What you will do
**1)** According to the oil price article, by how much did crude stockpiles at Cushing rise after the end of February?
**2)** What dollar amounts does the oil price article mention?
**3)** Quote the oil price article starting with "BLOOMBERG, APRIL 19, 2020" and going on through "to the brim.".

Document extract
BLOOMBERG, APRIL 19, 2020
Oil Plunges Below $12 as Storage Rapidly Fills Amid Demand Slump | WTI May contract drops most on record before Tuesday expiry
By Alex Longley for Bloomberg – Oil plunged the most on record to below $12 a barrel in New York as a historic demand slump fills inventories to the brim.
Futures fell as much as 40%. While the collapse reflects the most immediate May contract expiring on Tuesday, it nonetheless highlights a fast-growing glut of oil, and rapidly expanding stockpiles at the American hub at Cushing, Oklahoma. OPEC+’s record production cuts from next month are paling in the face of this evaporating demand.
The upcoming May contract’s expiry means traders are shifting their positions to June as they try to avoid taking deliveries of cargoes because of the lack of space to store them. That has opened up an unprecedented discount of more than $10 between the two nearest contracts.
There are signs of weakness everywhere. Buyers in Texas are offering as little as $2 a barrel for some oil streams, raising the possibility that producers may soon have to pay to have crude taken off their hands. China reported its first economic contraction in decades on Friday, an indication of what’s to come in other major economies that have yet to emerge from coronavirus-driven lockdowns.
“There is no limit to the downside to prices when inventories and pipelines are full,” commodities hedge fund manager Pierre Andurand said on Twitter. “Negative prices are possible.”
Crude stockpiles at Cushing — the key U.S. storage hub — have jumped 48% to almost 55 million barrels since the end of February. The hub had working storage capacity of 76 million as of Sept. 30, according to the Energy Information Administration.

Data shown
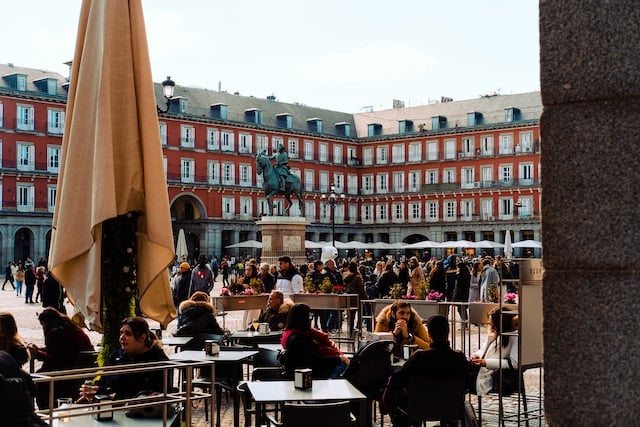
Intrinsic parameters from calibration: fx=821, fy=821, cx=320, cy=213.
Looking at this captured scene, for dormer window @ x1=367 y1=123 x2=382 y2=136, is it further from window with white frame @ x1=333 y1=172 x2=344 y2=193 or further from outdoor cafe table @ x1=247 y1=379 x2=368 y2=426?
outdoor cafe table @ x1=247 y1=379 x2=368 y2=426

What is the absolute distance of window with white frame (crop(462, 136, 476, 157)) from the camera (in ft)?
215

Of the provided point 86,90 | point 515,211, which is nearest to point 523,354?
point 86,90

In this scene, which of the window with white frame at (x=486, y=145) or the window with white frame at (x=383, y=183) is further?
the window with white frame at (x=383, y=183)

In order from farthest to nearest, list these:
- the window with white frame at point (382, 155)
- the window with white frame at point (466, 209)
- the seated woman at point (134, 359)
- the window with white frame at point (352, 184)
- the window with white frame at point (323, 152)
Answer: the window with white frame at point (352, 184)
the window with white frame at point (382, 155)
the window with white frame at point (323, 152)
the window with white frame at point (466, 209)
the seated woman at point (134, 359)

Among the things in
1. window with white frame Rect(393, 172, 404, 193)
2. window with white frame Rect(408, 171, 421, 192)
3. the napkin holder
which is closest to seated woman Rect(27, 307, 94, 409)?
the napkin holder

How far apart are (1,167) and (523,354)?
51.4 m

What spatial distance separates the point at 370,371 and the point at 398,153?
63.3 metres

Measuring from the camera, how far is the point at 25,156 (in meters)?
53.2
...
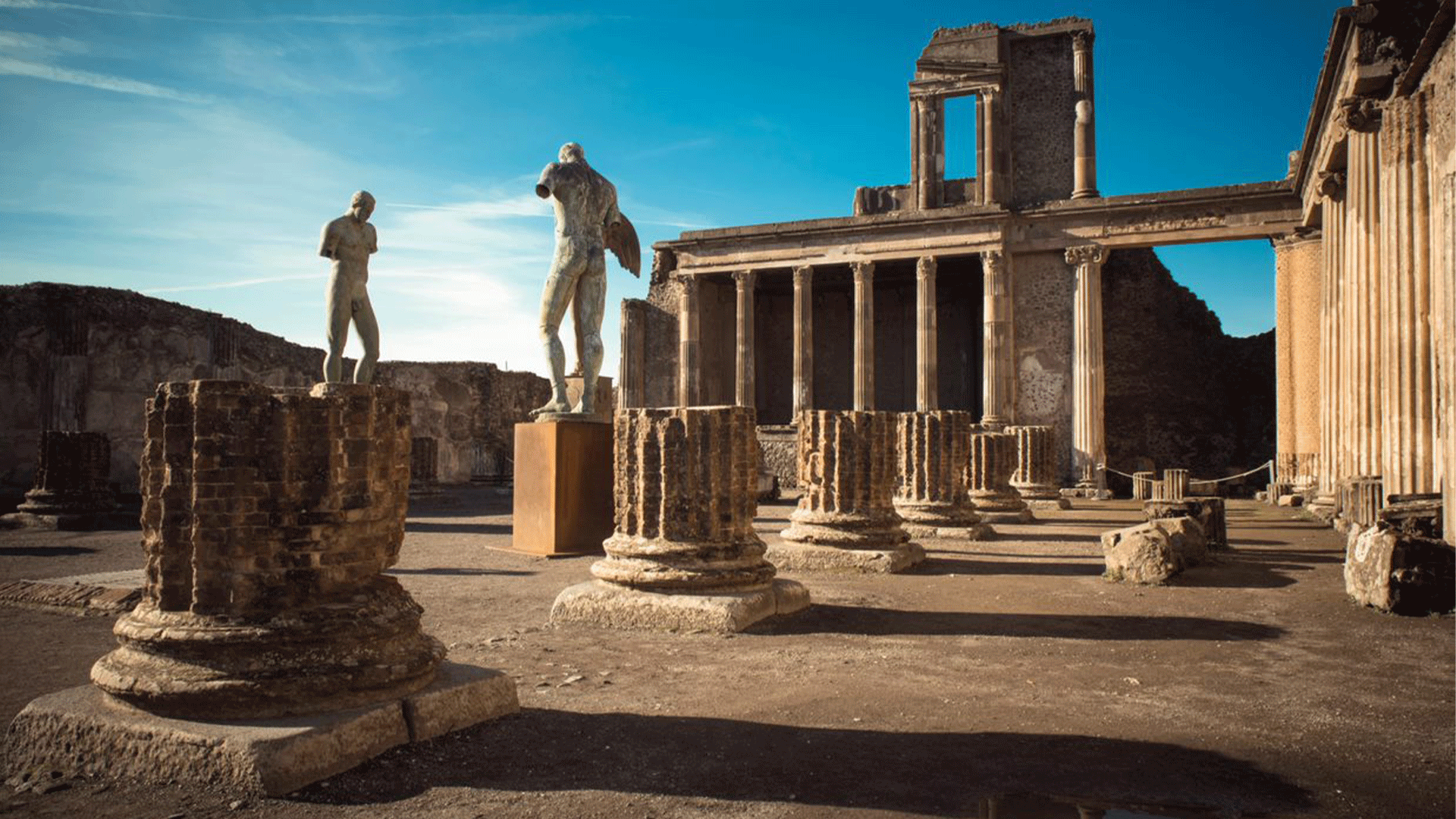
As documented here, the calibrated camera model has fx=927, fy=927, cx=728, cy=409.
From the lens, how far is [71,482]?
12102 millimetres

Exercise responses
**1)** They rose 48%, to almost 55 million barrels.

**2)** $12 a barrel, $10, and $2 a barrel

**3)**
BLOOMBERG, APRIL 19, 2020
Oil Plunges Below $12 as Storage Rapidly Fills Amid Demand Slump | WTI May contract drops most on record before Tuesday expiry
By Alex Longley for Bloomberg – Oil plunged the most on record to below $12 a barrel in New York as a historic demand slump fills inventories to the brim.